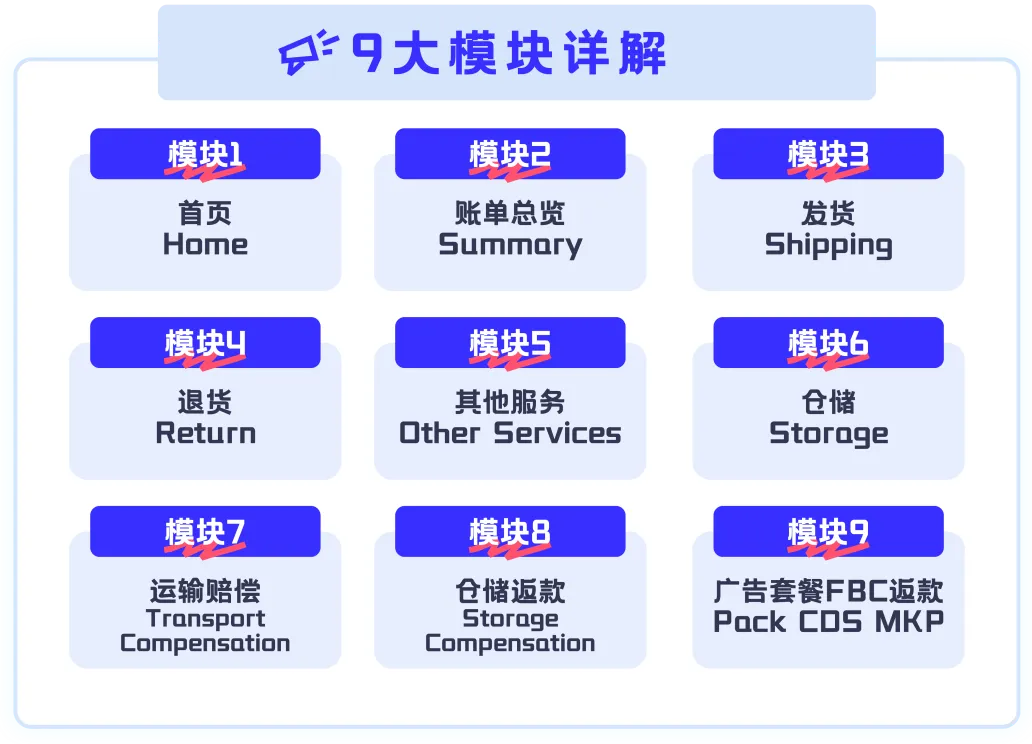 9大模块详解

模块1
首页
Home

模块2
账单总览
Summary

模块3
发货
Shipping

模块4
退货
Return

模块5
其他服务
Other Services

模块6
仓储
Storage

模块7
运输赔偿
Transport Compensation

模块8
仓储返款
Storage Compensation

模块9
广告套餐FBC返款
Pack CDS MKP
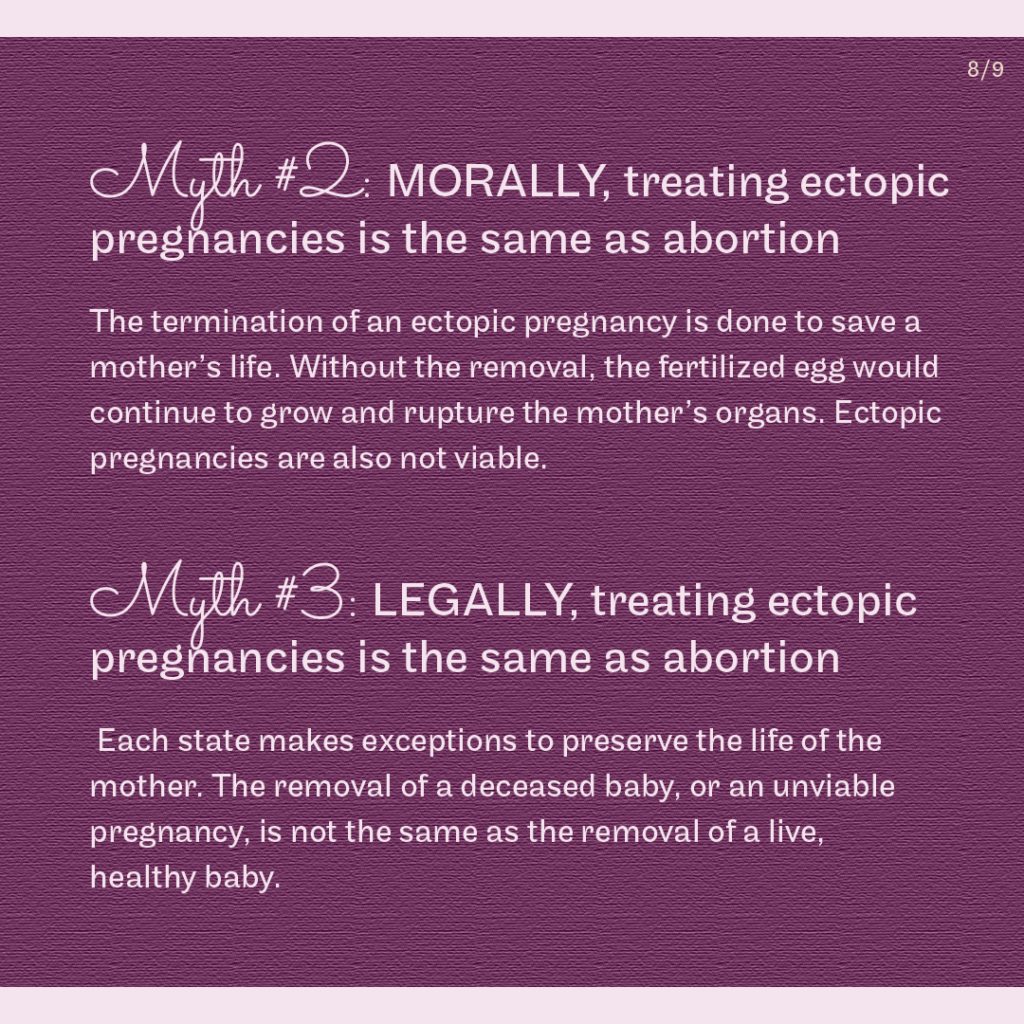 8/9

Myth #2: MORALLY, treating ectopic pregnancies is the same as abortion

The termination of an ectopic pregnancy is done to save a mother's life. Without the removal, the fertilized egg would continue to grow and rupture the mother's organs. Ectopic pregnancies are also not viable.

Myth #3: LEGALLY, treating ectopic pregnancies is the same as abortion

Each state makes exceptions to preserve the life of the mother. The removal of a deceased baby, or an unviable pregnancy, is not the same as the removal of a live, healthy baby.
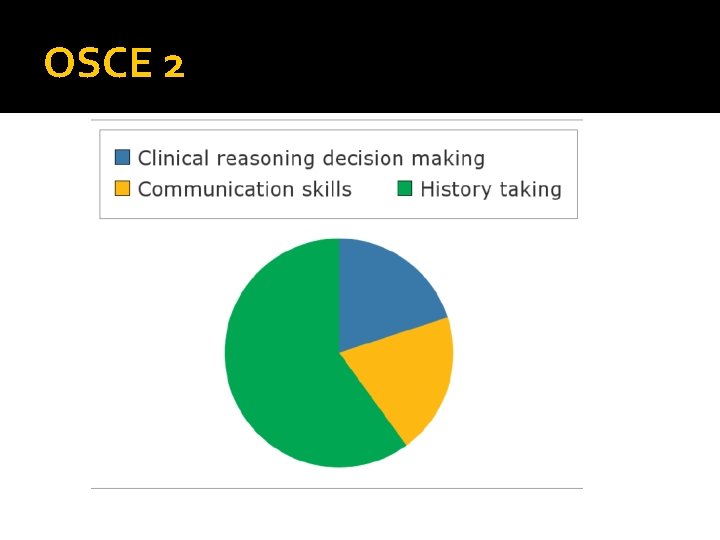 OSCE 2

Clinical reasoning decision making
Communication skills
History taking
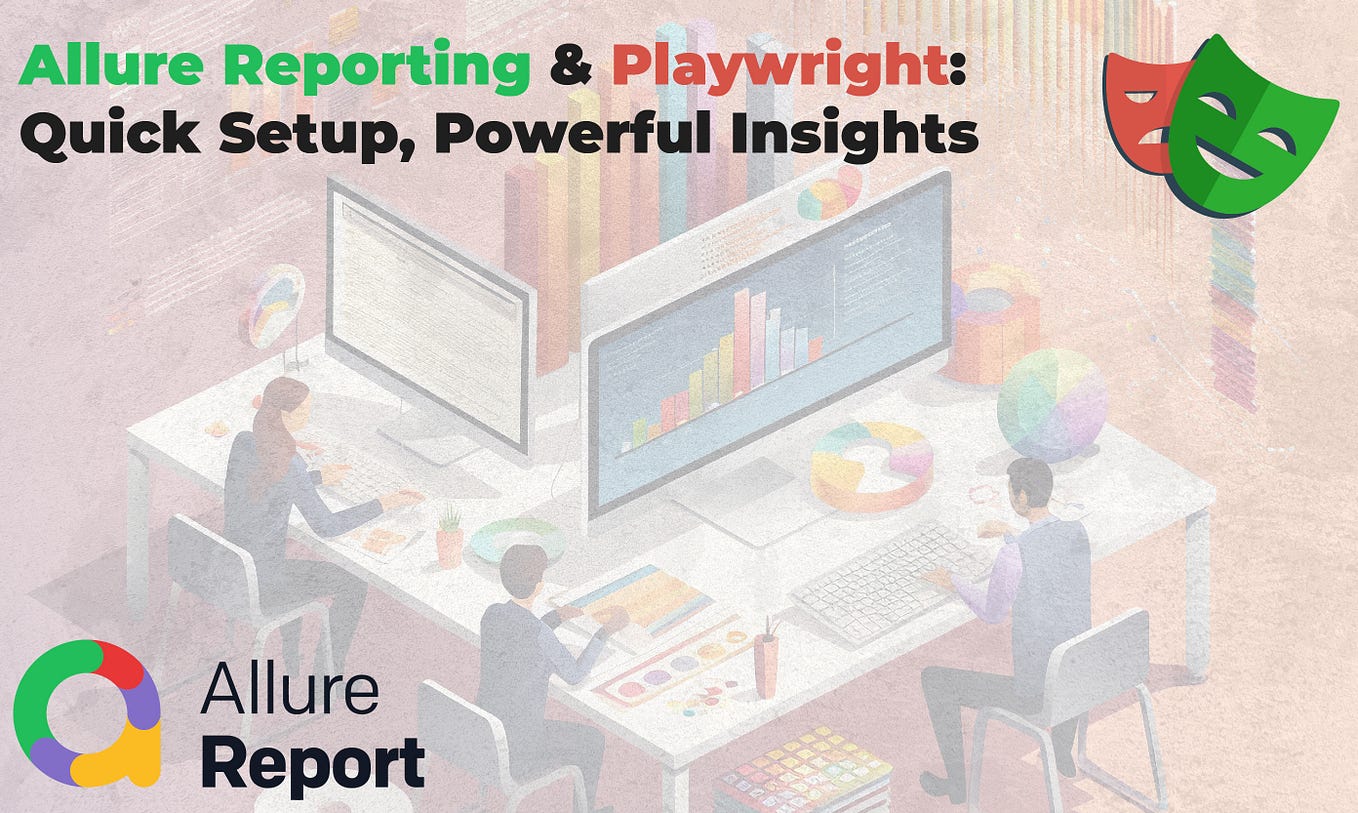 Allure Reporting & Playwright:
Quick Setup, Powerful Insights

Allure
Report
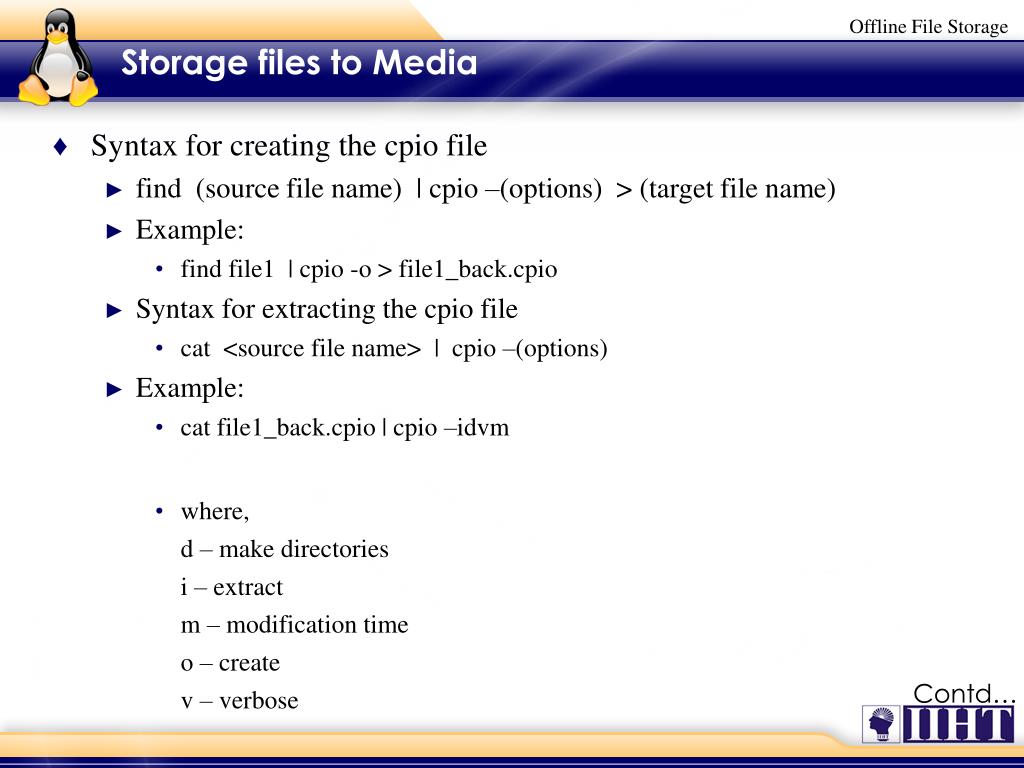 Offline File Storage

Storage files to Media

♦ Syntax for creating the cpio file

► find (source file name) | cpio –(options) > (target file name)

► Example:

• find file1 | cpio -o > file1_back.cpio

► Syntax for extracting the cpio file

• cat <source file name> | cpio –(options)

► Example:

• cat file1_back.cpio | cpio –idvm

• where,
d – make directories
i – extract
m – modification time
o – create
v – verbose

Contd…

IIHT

▶ _EXERCISE DIRECTIONS_:
For the span from the line containing "Storage files to Media" through the last line of the entries above, transcribe each line exactly and leave out everything else.

▶ _TASK RESPONSE_:
Storage files to Media

♦ Syntax for creating the cpio file

► find (source file name) | cpio –(options) > (target file name)

► Example:

• find file1 | cpio -o > file1_back.cpio

► Syntax for extracting the cpio file

• cat <source file name> | cpio –(options)

► Example:

• cat file1_back.cpio | cpio –idvm

• where,
d – make directories
i – extract
m – modification time
o – create
v – verbose

Contd…

IIHT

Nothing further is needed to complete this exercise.